Selected text:
----
Allegations of widespread phone tapping at the News of the World have been dismissed by the press watchdog. Below is a transcript of an interview Guardian editor Alan Rusbridger gave to Channel 4 News yesterday.

Earlier this year the Guardian accused News Group Newspapers, which publishes the News of the World of paying out more than £1million to settle cases which could have revealed evidence of telephone hacking.

But the Press Complaints Commission said it had seen "no new evidence' to suggest the practice of phone tapping was ongoing.

Alan Rusbridger, the editor of The Guardian spoke to Samira Ahmed at Channel 4 News:

Samira Ahmed: Just give us a sense of the scale of the alleged phone tapping?

Alan Rusbridger: Well we don’t know and the PCC has made no real efforts to find out. What we do know and no one has contested, not even the News of the World is that at least two other journalists probably three at the News of the World that we knew about before were involved because they were the ones who transcribed the messages of Gordon Taylor, the chief executive of the Professional Footballers Association.

SA: So for those who might not remember, the phones of high profile people were being tapped and their voicemails being broken into allegedly.

AR: Yes. The police have warned top figures and the military, government and police that their phones may have been tapped. We know of one cabinet minister who has been told that her phone was tapped. So this was not in doubt but no one knows who was doing the tapping.

SA: The PCC says they had to deal with the facts and on the basis of the facts there’s no further case. Why do you disagree with that?

AR: Well the PCC has no investigatory powers so this questions whether the PCC is really a regulator. What it’s done is to write to the News of the World and say can you tell us anything and the News of the World have written back saying no and the PCC have essentially said that we have all these people who talk off the record, we can’t get at the facts so we have to accept that there was nothing going on.

SA: So you think that the PCC’s findings were just not rigorous enough because they couldn’t investigate?

AR: Well, there was no inquiry really. Their inquiry extended no further than writing to the current editor of the News of the World who wasn’t there at the time and saying can you tell us anything. When he said there’s nothing I can tell you, they didn’t speak to the previous editor of the News of the World, they didn’t ask any of the people that we know about from the News of the World who were named in documents so essentially there’s been no inquiry and on the basis of that they’ve said we can’t make any findings.

SA: Is the fundamental problem then that the PCC is essentially a self-regulator? Does it need to be a different kind of body?

AR: The great worry for me as somebody who believes in self-regulation is that since 1966 when it became apparent that there was widespread use of private detectives, the only people who have inquired have been police, have been MPs, have been lawyers and journalists. The PCC has found out nothing. So this absolutely plays into the hands of people who say that the PCC is a completely toothless watchdog because it doesn’t find out anything, it doesn’t do anything. I want self-regulation to work but this is a very dangerous day for the Press because it is really a very lightweight report.
----
Collected data:
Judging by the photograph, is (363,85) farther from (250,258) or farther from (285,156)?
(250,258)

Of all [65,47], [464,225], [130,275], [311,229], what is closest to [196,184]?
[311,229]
----
Task to carry out: Reproduce, character for character, the stretch of the phone-tapping interview above from "Alan Rusbridger: Well" through "doing the tapping.".

Complete response:
Alan Rusbridger: Well we don’t know and the PCC has made no real efforts to find out. What we do know and no one has contested, not even the News of the World is that at least two other journalists probably three at the News of the World that we knew about before were involved because they were the ones who transcribed the messages of Gordon Taylor, the chief executive of the Professional Footballers Association.

SA: So for those who might not remember, the phones of high profile people were being tapped and their voicemails being broken into allegedly.

AR: Yes. The police have warned top figures and the military, government and police that their phones may have been tapped. We know of one cabinet minister who has been told that her phone was tapped. So this was not in doubt but no one knows who was doing the tapping.